_EXERCISE PROMPT_: After finding the line that contains "this 1270×952 image." in the entries below, retype it and every following line precisely, the last included.

_DATA UNDER STUDY_:
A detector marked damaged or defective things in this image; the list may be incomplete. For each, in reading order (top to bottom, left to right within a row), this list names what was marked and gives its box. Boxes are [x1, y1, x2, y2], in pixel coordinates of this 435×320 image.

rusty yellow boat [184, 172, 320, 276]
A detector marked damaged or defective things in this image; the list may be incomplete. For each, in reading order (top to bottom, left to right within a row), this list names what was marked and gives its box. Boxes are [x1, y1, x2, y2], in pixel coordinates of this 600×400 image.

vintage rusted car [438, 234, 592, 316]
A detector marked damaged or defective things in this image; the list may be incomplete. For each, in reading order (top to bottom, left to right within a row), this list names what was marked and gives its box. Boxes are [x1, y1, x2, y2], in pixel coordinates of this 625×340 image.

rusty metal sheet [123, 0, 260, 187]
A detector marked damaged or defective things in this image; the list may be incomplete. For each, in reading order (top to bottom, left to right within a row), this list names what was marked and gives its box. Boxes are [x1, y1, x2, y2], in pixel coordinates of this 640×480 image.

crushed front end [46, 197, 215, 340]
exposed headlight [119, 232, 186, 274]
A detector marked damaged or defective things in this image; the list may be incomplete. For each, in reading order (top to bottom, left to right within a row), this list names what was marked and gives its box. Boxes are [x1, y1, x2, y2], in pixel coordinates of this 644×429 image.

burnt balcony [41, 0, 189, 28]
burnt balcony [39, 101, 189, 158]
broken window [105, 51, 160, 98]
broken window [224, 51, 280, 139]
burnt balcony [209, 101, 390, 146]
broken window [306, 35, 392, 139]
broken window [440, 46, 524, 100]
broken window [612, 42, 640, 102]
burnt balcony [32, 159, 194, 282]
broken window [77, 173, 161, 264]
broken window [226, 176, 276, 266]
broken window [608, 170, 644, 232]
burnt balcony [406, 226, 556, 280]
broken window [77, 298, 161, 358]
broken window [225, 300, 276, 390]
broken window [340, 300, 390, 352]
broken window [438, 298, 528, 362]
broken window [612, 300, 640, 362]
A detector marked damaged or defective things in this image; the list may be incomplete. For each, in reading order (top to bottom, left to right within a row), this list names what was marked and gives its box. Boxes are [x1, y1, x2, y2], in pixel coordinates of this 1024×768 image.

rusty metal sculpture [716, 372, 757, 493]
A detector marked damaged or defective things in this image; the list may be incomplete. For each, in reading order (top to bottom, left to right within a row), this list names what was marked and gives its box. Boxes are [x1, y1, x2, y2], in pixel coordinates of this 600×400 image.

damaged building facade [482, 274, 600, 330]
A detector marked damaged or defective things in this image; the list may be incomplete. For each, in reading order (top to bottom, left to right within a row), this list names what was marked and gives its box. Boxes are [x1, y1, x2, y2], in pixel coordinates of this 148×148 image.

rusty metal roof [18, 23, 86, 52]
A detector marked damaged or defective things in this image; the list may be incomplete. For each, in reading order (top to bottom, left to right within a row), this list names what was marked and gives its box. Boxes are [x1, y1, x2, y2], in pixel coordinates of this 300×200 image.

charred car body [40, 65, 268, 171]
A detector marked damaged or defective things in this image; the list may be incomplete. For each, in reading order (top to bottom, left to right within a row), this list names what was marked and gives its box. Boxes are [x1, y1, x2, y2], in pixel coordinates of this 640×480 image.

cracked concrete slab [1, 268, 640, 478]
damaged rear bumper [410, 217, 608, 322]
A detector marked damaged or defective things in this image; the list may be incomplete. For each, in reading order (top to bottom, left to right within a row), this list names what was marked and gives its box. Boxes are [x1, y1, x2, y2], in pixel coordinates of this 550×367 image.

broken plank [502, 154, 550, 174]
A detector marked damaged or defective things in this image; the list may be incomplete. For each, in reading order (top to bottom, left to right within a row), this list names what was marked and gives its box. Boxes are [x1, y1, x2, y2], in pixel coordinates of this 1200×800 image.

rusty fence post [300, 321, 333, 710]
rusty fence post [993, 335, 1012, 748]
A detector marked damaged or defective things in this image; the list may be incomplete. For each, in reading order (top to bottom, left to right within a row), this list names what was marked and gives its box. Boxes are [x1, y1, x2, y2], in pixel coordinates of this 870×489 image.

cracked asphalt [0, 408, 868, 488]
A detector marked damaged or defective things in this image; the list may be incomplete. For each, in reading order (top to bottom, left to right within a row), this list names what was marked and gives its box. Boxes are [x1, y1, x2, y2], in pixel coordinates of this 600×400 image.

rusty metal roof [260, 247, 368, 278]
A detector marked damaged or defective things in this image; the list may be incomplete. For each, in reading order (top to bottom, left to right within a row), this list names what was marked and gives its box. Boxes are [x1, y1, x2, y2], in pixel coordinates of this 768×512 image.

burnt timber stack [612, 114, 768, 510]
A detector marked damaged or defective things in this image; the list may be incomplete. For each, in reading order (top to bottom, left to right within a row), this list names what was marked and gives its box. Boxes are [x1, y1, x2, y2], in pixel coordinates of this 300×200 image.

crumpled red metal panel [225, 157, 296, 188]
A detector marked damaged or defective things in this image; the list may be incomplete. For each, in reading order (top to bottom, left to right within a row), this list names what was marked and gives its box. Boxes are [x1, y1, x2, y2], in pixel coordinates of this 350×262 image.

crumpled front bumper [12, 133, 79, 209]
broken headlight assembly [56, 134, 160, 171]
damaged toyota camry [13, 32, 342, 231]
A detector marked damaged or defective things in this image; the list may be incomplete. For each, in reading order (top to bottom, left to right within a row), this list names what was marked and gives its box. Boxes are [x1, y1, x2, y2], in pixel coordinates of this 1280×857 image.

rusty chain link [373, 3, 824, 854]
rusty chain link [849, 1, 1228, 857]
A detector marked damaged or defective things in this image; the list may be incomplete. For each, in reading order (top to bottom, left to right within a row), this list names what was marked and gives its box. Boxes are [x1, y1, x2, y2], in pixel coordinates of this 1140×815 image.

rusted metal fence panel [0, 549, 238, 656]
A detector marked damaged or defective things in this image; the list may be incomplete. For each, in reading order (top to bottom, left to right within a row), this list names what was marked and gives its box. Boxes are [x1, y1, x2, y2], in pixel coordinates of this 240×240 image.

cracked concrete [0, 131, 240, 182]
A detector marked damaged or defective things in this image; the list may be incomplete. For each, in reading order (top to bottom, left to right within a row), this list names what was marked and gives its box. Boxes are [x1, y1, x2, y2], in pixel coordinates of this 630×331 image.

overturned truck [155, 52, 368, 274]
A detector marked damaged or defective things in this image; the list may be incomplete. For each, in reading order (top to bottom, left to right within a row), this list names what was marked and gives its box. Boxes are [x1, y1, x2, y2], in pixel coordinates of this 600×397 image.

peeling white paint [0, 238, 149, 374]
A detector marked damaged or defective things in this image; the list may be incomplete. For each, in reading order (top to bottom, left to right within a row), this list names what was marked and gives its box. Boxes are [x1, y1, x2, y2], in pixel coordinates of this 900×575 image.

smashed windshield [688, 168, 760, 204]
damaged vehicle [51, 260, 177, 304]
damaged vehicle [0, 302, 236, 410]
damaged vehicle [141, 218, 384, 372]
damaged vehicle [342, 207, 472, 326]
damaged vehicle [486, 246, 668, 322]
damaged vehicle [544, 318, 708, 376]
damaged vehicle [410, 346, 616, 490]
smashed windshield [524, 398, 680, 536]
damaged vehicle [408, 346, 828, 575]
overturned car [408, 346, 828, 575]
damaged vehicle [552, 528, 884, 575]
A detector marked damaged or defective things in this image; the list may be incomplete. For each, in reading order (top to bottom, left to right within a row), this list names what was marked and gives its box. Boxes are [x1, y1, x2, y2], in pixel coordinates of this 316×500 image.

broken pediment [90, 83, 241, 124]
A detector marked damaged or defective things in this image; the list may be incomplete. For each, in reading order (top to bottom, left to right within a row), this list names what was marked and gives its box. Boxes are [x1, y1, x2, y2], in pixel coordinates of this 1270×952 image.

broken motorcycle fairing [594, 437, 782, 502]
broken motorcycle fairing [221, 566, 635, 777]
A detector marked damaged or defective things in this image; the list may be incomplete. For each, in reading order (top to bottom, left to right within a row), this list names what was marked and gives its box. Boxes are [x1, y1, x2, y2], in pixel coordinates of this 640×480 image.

_EXERCISE RESULT_:
A detector marked damaged or defective things in this image; the list may be incomplete. For each, in reading order (top to bottom, left to right within a row), this list names what was marked and gives its box. Boxes are [x1, y1, x2, y2], in pixel coordinates of this 1270×952 image.

broken motorcycle fairing [594, 437, 782, 502]
broken motorcycle fairing [221, 566, 635, 777]
A detector marked damaged or defective things in this image; the list may be incomplete. For each, in reading order (top to bottom, left to right within a row), this list names what was marked and gives its box. Boxes are [x1, y1, x2, y2], in pixel coordinates of this 640×480 image.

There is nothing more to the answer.